I found it hilarious that the row of maple lockers at the Fancy Fit was humming yesterday.  I stood there, wrestling myself into my suit, and all I could hear was the humming of someone's cell phone in the lockers.  mmmmmm.....mmmmmmmmmmm...mmmmmmmm.....mmmmmmmm.  Hello?! Your locker is ringing!

One of the lane markers has been broken at the pool, so lanes are sort of sketchy at best these days.  For the more serious swimmers, this does not pose a problem--we are fixated on that blue line at the bottom of the pool anyway.  Those that don't stick their faces in the water can see the swimmers and stay clear--it's relatively a non-contact sport.
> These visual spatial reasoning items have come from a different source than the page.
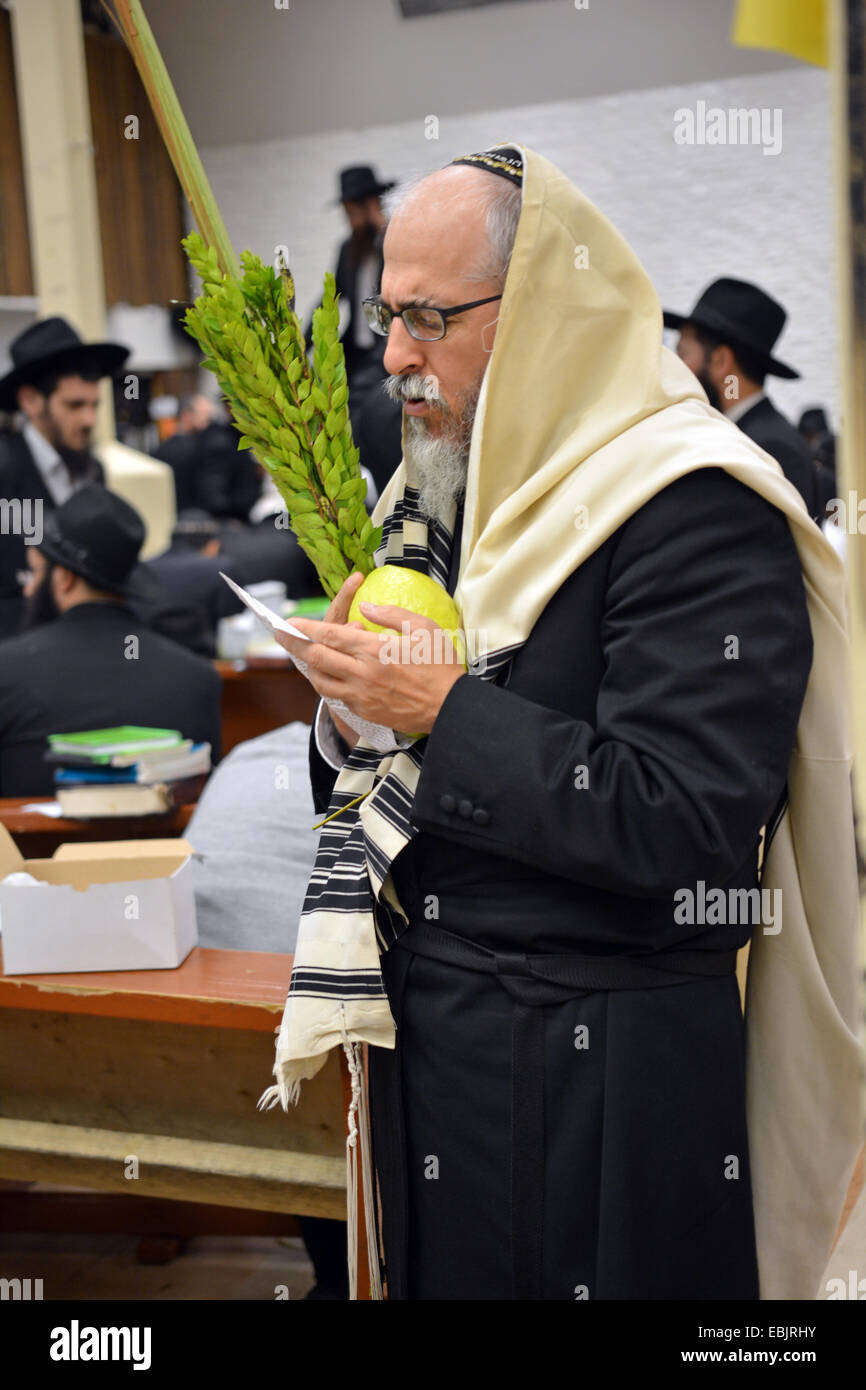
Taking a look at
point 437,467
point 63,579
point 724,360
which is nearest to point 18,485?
point 63,579

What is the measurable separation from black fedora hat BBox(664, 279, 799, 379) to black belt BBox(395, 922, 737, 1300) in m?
3.14

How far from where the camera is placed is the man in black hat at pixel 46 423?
5363 mm

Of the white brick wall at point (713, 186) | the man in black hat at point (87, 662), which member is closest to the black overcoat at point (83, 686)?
the man in black hat at point (87, 662)

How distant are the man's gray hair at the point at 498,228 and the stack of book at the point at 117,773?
1.58m

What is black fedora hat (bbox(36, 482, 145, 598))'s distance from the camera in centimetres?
337

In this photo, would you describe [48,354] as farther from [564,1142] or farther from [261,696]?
[564,1142]

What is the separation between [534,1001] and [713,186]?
10.8 m

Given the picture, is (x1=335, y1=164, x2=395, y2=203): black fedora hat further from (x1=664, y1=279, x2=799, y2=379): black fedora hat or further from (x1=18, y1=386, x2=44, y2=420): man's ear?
(x1=664, y1=279, x2=799, y2=379): black fedora hat

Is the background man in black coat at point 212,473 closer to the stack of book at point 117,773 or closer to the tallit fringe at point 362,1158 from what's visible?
the stack of book at point 117,773

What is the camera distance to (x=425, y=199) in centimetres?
148

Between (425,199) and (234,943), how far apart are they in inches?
50.1

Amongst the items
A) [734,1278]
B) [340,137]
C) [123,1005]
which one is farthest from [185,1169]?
[340,137]

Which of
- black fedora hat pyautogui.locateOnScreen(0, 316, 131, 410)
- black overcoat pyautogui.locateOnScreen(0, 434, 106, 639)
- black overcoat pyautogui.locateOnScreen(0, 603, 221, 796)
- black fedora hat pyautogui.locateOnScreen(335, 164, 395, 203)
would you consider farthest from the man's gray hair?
black overcoat pyautogui.locateOnScreen(0, 434, 106, 639)

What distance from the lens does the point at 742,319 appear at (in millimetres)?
4230
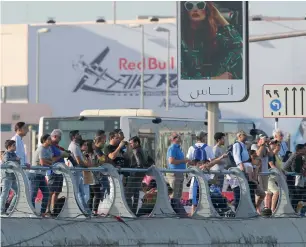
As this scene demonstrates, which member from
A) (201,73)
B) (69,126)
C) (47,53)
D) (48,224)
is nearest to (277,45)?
(47,53)

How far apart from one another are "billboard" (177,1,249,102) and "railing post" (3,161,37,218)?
34.1ft

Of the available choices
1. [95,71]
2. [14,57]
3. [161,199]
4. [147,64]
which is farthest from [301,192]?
[14,57]

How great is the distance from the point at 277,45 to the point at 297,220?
51197 millimetres

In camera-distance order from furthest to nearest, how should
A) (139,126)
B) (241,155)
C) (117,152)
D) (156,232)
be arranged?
1. (139,126)
2. (241,155)
3. (117,152)
4. (156,232)

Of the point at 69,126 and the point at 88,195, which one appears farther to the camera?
the point at 69,126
Well, it's supposed to be.

Enter the young babe in the pool area--all dolled up in a bikini. And I'm not talking tankini--nope--this was a full-blown vacation/beach bikini.  White teeny, tiny bottoms and pink ruffled string bikini top--not typical fare for the local Fancy Fit athletic center.  "Annette Funicello" was ready for Beach Blanket Bingo apparently--she had her long dark hair swooped to one side, braided and hanging down the side of her shoulder.  There was no swim cap or goggles to be found--a sure sign that she was there for....I dunno....a little dip in the pool???
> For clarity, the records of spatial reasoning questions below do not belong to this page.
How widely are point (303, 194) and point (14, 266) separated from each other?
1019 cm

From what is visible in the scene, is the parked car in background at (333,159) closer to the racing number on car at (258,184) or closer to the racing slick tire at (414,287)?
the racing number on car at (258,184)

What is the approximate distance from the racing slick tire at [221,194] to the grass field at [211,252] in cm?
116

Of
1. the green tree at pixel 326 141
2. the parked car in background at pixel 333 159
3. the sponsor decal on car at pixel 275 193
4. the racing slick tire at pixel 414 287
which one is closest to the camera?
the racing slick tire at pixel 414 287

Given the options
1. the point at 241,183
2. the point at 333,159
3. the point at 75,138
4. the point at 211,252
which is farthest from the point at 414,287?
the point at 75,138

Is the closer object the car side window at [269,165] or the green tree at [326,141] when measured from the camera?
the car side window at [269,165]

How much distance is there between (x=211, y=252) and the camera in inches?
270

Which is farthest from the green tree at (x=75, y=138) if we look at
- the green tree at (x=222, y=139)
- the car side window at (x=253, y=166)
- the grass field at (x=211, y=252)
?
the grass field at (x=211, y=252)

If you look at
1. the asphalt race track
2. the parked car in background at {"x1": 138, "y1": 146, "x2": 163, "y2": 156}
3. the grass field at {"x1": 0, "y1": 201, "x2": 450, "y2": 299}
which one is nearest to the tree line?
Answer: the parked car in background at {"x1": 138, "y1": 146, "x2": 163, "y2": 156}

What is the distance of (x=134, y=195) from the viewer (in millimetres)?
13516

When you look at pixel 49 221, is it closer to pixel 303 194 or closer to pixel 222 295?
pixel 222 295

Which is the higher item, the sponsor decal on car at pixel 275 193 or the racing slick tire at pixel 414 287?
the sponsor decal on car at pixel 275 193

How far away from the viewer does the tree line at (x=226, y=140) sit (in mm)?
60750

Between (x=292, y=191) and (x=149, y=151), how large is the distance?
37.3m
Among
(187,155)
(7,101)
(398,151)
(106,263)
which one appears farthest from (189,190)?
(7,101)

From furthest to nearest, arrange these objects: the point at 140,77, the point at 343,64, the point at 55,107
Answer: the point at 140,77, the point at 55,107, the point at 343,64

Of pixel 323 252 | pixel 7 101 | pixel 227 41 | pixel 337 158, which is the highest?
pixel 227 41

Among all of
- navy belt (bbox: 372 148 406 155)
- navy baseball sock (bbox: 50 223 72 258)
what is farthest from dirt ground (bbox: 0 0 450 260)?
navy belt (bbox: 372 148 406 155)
So, while I continued my mile swim, I kept an eye on this goof as she slid into the water and then  splashed like a fool for 2 or three laps.  The only reason I had to watch her was because she apparently didn't open her eyes as she swam and she was rebounding off the wall and the lone lane marker as she motored along.  While it was ridiculous, it was also dangerous because she was swimming like a madwoman, splashing like the dickens and swimming right into all of us. 
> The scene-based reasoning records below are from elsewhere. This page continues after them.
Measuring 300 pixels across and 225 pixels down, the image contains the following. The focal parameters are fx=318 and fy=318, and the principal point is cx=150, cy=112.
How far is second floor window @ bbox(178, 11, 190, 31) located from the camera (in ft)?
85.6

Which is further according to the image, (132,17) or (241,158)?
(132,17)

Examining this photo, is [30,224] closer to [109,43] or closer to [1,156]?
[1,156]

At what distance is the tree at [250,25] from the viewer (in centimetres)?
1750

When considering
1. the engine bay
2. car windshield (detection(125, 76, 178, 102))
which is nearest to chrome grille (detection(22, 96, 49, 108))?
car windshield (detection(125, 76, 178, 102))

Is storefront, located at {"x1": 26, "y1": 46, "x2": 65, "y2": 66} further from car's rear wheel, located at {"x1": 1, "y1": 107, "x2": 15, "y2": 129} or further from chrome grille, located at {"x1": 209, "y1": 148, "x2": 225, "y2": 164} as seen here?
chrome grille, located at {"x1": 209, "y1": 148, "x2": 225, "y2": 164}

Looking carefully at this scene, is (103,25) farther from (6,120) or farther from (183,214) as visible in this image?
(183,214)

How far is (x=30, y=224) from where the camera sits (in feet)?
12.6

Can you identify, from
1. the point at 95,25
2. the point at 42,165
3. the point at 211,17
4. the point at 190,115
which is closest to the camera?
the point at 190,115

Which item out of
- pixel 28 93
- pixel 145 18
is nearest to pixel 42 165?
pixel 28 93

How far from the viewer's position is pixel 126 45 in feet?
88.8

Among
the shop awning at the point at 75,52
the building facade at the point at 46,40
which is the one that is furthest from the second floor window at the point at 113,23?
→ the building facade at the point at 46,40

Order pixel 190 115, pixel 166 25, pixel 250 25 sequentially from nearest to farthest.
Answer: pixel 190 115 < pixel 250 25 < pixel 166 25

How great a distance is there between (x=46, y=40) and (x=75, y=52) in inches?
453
Then she got out of the water and sat, all pretty like, in the hot tub.  And then she'd repeat the whole thing again.  I think she did a total of 6 laps and finally left--but it was the most dangerous 6 laps I have ever witnessed.  I'm still trying to figure out the get-up.  I mean, who wears a cute bikini to the local health club?

Apparently, Annette Funicello does.

Criminy, I hope she doesn't come back.  I'm lucky I got out without a black eye from that maniac.

I completed my swim and stood there dripping and spinning the numbers on my combination lock when I heard it again...

mmmmmmmmmm.....mmmmmmmm.....mmmmmmmmmmmm...

Good lord.

16 comments:

Lisa @ Two Bears Farm said...

That's probably what I'd look like swimming laps. Minus the bikini, of course ;-)

vanilla said...

So you have moved from the lane-hogging elderly for the maniacally frolicsome youngster.

Grace said...

They seem to follow you about - lane hoggers/sloppy swimmers...

Duni said...

The worst time to go swimming at our local pool is early mornings - every single lane taken up by retired people!

Secondary Roads said...

Some days a body just can't win. There must be a reason, perhaps a natural law, that explains that. Right?

Nancy said...

Hahahahhaha....you hate to discourage newcomers to your sport, but I getcha, those who enter with no clue about pool etiquette are so ANNOYING!

Bossy Betty said...

OH! That was me! Hey, could you answer my cell phone for me next time? Thanks.

Patty Woodland said...

Well, if she got a date she accomplished her Fancy Fit goal

Marg said...

That is hysterical. I have a big picture of that babe. There are all kinds in this world and you met one of the really different ones. At least it was entertaining for ya and you didn't get hurt. LOL

Candy C. said...

ROTFL!!

Ann said...

I was thinking pretty much the same as Patty. She must have been trying to score a date

BeadedTail said...

If I looked good in a bikini, I'd wear one to the health club!

silverthoughts2 said...

Isn't November a bit early for those people heading for the gym after making New Years resolutions?

red dirt girl said...

I applaud you for regular excursions to the gym ..... Annette Funicello had me laughing my socks off! It reminded me of one summer weekend when the kids were small, and we headed out en familia to the local pool. Right there in the midst of the 'kiddie area' floated .... well, yeah, they floated in a leopard print, barely there bikini top. Obviously the owner of these fabulous pair of floaters was quite pleased with her purchase. All the dads hanging around and stealing surreptitious looks definitely were!!

As for the rest of us moms in various mom suits ..... yeah, we were laughing. We knew how ridiculous she was going to look in ten years when the fab floaters floated while the rest of her sags - LOL!

xxx

Petula Wright said...

Well I suspect and assume she's completely clueless when it comes to exercising and athletics and that's the only suit she owns. *snickering* She has made it her mission to at least get a little cardiovascular in and although she doesn't know how to swim that well she's determined to make a go of it. We should applaud her efforts. *still snickering*

Sharkbytes said...

Annette was cuter, and I think she could swim better than that!